De rechtbank concludeert dat in dit geval niet aan voornoemde vereisten in de geciteerde uitspraak van het HvJ is voldaan. De aanslag is niet onherroepelijk geworden door een uitspraak van de hoogste nationale rechterlijke instantie, maar door het feit dat belanghebbende tegen de aanslag geen rechtsmiddelen heeft aangewend. Alleen degene die voor de nationale rechter tot in hoogste aanleg heeft geprocedeerd kan aanspraak maken op vermindering, indien naderhand op grond van Europese rechtspraak komt vast te staan dat in hoogste aanleg een onjuiste beslissing is gegeven. Dat belanghebbende geen rechtsmiddelen heeft aangewend komt naar het oordeel van de rechtbank voor rekening en risico van belanghebbende zelf.
2.17.
Gelet op hetgeen hiervoor is overwogen (2.14 en 2.16 ) is de rechtbank van oordeel dat de inspecteur het verzoek om ambtshalve vermindering van de aanslag IB/PVV voor het jaar 2015 terecht heeft afgewezen. Het beroep is ongegrond verklaard. De rechtbank ziet geen aanleiding voor een proceskostenveroordeling.
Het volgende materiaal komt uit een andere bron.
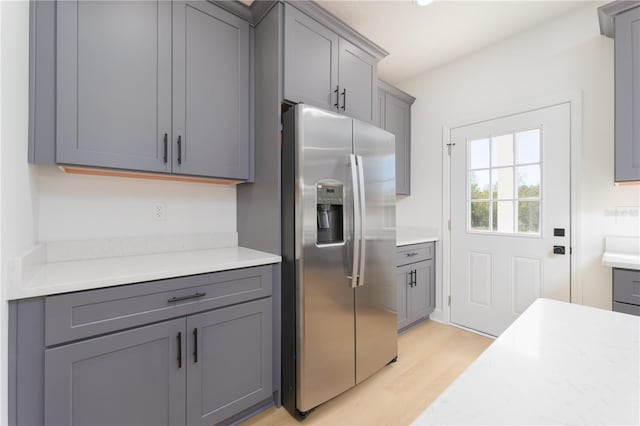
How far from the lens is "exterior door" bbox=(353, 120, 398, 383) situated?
1.84 metres

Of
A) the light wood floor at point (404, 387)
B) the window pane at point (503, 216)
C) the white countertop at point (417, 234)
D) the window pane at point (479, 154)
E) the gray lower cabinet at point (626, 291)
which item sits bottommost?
the light wood floor at point (404, 387)

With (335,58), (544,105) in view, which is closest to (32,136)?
(335,58)

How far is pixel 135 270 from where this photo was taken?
1.29 metres

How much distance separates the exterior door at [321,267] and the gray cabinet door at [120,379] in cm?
62

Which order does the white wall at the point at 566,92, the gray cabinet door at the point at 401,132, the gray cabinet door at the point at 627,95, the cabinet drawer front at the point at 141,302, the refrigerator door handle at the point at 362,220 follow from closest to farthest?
the cabinet drawer front at the point at 141,302
the gray cabinet door at the point at 627,95
the refrigerator door handle at the point at 362,220
the white wall at the point at 566,92
the gray cabinet door at the point at 401,132

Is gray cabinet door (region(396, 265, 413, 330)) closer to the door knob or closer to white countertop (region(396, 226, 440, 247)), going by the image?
white countertop (region(396, 226, 440, 247))

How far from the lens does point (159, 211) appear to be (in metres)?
1.85

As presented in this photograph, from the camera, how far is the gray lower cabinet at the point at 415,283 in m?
2.53

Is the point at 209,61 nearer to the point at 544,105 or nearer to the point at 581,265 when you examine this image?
the point at 544,105

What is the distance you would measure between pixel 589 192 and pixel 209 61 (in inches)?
109

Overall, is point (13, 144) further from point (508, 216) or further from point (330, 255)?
point (508, 216)

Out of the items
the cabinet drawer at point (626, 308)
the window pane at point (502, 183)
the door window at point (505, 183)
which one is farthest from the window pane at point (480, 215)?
the cabinet drawer at point (626, 308)

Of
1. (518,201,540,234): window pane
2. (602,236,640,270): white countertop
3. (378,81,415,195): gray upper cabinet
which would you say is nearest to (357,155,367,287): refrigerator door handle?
(378,81,415,195): gray upper cabinet

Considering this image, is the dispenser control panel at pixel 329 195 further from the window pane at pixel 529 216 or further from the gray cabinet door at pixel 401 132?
the window pane at pixel 529 216
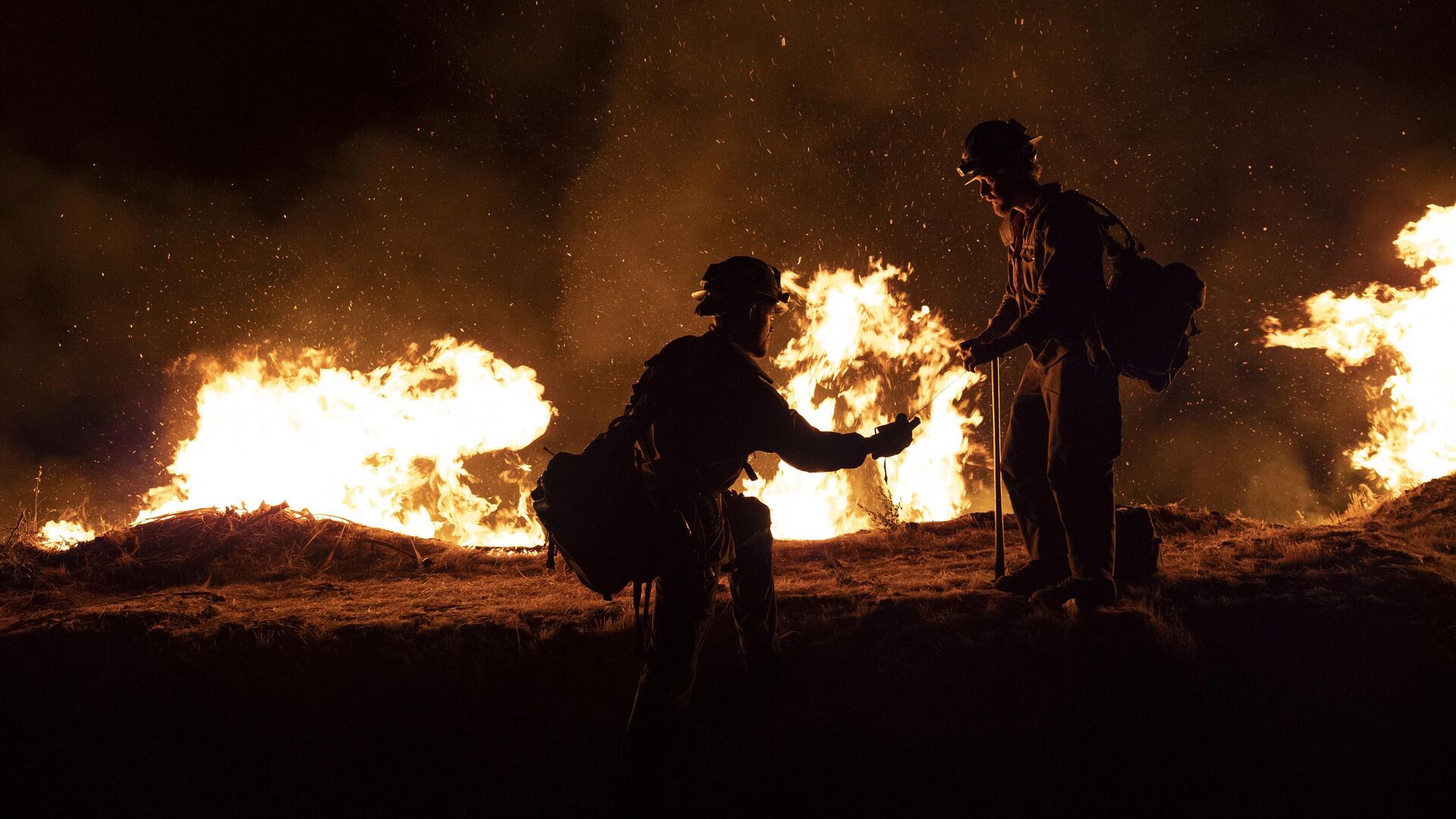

Deze uitspraak is op 17 maart 2021 gedaan door mr. drs. J.H. Bogert, rechter, in aanwezigheid van mr. S.A. van Beijsterveldt, griffier. Als gevolg van maatregelen rondom het Corona-virus is deze uitspraak niet uitgesproken op een openbare uitsprakenzitting. Zodra het openbaar uitspreken weer mogelijk is, wordt deze uitspraak alsnog in het openbaar uitgesproken.
De griffier, De rechter,
Afschrift aangetekend verzonden aan partijen op:
Rechtsmiddel
Tegen deze uitspraak kunnen partijen binnen zes weken na de verzenddatum hoger beroep instellen bij het gerechtshof te ‘s-Hertogenbosch (belastingkamer), Postbus 70583,
5201 CZ ’s-Hertogenbosch.
Bij het instellen van hoger beroep dient het volgende in acht te worden genomen:
1. bij het beroepschrift wordt een afschrift van deze uitspraak overgelegd.2 - het beroepschrift moet ondertekend zijn en ten minste het volgende vermelden:a. de naam en het adres van de indiener;
b. een dagtekening;
c. een omschrijving van de uitspraak waartegen het hoger beroep is ingesteld;
d. de gronden van het hoger beroep.
Voor burgers is het mogelijk hoger beroep digitaal in te stellen. Hiervoor kan gebruik worden gemaakt van de formulieren op Rechtspraak.nl / Digitaal loket bestuursrecht.